John Banville propose un roman dans la tradition classique, à la façon de Henry James, rien moins qu'un pastiche. Mon sentiment sur James est positif ("Le Tour d'écrou" et "La bête dans la jungleformidables mais "Washington Square" un peu terne) mais je n'ai pas lu "Portrait de femme" ; par contre "Mme Osmond" m'a entièrement conquis, avec une progression très lente, mais jamais ennuyeuse. Intérêt et empathie sont entretenus avec maestria jusqu'à la fin, au point qu'on laisse l'héroïne à regret à la dernière page. Sur une incertitude, cependant... Une suite ?

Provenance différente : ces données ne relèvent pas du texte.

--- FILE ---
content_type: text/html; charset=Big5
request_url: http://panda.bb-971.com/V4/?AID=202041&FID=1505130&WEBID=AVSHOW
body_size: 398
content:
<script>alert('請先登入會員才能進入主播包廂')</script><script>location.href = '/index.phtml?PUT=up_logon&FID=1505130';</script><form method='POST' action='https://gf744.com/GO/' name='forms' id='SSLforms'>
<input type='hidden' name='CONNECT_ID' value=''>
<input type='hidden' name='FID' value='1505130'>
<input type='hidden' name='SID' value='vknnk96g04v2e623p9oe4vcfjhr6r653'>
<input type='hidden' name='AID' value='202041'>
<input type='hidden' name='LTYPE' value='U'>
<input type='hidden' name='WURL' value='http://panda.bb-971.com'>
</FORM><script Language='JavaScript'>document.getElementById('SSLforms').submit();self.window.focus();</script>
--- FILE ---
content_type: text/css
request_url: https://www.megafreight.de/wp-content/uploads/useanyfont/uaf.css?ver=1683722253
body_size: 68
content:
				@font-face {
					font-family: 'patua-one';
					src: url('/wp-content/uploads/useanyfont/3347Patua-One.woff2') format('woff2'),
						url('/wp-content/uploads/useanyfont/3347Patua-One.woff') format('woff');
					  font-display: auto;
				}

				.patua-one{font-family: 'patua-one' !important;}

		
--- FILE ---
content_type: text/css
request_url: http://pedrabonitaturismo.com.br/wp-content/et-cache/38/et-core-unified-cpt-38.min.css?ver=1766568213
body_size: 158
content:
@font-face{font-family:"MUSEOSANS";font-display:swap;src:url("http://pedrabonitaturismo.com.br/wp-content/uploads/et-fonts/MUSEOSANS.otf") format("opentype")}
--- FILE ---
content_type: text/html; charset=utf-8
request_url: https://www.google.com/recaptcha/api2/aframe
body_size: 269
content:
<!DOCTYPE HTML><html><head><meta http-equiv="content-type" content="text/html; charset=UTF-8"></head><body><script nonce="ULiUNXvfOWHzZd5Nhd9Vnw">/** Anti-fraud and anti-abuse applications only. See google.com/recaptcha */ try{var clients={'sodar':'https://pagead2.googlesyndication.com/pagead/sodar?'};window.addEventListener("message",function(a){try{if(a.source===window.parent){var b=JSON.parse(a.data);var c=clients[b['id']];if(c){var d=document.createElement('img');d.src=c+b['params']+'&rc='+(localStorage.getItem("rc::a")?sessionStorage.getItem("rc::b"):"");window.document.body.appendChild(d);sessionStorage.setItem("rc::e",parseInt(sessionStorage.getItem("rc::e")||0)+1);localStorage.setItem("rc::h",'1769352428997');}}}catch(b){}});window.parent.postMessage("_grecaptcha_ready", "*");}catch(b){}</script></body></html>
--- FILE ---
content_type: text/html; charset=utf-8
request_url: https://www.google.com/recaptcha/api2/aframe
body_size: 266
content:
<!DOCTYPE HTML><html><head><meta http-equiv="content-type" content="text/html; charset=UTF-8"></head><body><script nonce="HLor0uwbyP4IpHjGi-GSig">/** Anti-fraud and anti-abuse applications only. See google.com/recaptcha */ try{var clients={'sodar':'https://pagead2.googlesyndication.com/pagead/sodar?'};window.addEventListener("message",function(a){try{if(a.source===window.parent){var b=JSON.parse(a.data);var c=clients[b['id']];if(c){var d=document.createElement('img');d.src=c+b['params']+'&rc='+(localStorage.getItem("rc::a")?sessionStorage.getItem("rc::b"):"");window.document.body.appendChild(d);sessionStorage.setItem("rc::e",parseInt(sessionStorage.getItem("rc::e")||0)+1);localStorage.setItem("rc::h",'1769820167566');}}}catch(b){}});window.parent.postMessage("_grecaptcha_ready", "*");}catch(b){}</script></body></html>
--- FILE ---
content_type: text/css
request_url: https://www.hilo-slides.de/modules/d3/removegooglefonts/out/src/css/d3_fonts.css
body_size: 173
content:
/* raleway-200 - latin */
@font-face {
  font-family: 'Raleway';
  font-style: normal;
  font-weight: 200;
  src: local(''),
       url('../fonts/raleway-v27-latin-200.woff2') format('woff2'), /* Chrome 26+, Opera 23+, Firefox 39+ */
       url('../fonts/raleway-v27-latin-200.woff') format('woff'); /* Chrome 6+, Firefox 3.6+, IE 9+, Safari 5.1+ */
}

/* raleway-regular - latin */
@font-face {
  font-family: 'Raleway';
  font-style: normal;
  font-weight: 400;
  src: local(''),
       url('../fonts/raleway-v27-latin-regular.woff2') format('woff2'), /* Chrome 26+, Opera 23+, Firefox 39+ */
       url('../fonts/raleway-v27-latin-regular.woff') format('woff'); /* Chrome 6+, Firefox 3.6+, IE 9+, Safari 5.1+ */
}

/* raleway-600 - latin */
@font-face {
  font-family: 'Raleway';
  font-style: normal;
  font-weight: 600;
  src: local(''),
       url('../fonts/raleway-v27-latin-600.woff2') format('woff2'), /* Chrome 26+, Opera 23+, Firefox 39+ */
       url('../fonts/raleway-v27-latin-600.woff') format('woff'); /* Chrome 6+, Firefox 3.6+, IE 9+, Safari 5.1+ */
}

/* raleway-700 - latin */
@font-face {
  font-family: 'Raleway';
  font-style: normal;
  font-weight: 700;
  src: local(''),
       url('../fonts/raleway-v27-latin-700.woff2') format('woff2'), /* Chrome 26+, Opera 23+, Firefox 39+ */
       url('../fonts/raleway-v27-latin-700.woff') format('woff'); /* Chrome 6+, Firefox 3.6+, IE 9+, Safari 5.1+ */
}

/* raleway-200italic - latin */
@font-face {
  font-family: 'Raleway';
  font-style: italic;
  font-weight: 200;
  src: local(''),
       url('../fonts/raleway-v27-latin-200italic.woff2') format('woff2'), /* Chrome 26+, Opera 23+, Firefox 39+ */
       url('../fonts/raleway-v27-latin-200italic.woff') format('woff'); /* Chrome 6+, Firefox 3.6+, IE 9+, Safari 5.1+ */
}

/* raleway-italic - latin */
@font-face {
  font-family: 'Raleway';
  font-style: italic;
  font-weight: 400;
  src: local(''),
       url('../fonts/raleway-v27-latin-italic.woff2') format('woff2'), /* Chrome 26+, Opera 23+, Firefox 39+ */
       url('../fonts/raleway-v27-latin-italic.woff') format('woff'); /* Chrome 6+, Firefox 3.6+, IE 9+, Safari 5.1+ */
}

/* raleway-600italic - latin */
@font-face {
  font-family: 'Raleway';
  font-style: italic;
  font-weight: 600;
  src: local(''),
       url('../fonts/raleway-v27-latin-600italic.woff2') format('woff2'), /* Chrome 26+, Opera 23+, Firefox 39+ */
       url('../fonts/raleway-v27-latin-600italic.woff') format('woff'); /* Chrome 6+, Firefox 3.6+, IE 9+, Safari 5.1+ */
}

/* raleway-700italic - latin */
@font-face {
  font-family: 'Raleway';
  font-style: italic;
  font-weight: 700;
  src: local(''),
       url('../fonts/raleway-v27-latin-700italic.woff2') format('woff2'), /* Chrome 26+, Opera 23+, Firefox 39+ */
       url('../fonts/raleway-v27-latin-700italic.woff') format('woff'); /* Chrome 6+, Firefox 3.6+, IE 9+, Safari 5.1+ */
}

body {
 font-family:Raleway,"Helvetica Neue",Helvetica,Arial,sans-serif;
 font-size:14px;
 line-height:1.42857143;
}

Que penser du pastiche ? De Henry James, Banville écrit : ”Quiconque a lu, ou tenté de lire, feu James connaîtra ce sentiment d'être à la fois ébloui et étourdi par le style de prose qu'il a développé au cours des premières décennies du XXe siècle, un style conçu pour saisir, avec une immense, avec un diabolique subtilité, et en phrases d'une complexité labyrinthique, la texture même de la vie consciente.” 

Y est-il lui-même parvenu ?

"The Guardian" qualifie "Mrs Osmond" de superbe imitation et apprécie les surprises qu’offre l'ingéniosité de Banville. 
"The New Yorker" est moins enthousiaste, rappelant que Henry James recourait aux longues phrases pour aller aux deuxième, troisième, voire quatrième couches de la pensée : "Banville semble confondre cela avec un simple allongement ; le grain de sa pensée et sa prose sont trop grossiers pour rendre sa tentative crédible.Et après des exemples précis : "Banville, en optant pour le pastiche direct, s'est donné le travail le plus difficile de tous et, en conséquence, échoue le plus sévèrement."
"The New York Times", insistant sur les longueurs et le rythme "ruminatif", est aussi critique : "J'ai eu le sentiment étrange de reconnaître ses phrases comme jamesiennes sans avoir l'impression que James les avait écrites, comme si par le fait même de se faire passer pour James, Banville avait réussi à mettre en lumière à quel point James est inimitable.

Je ne suis pas sûr que l'intention de John Banville était de placer la barre si haut, au plan stylistique. 

Jugeons-en nous-mêmes et suivons notre lady avec les principaux personnages de l'histoire originale dans ce prolongement banvillien. De la Tamise à Paris, jusqu'à Florence et Rome, la valeureuse Isabel Osmond trimballe-t-elle un règlement de compte ? Une vengeance, une réparation ? Je crois que beaucoup sont impatient(e)s de savoir et seront enchanté(e)s.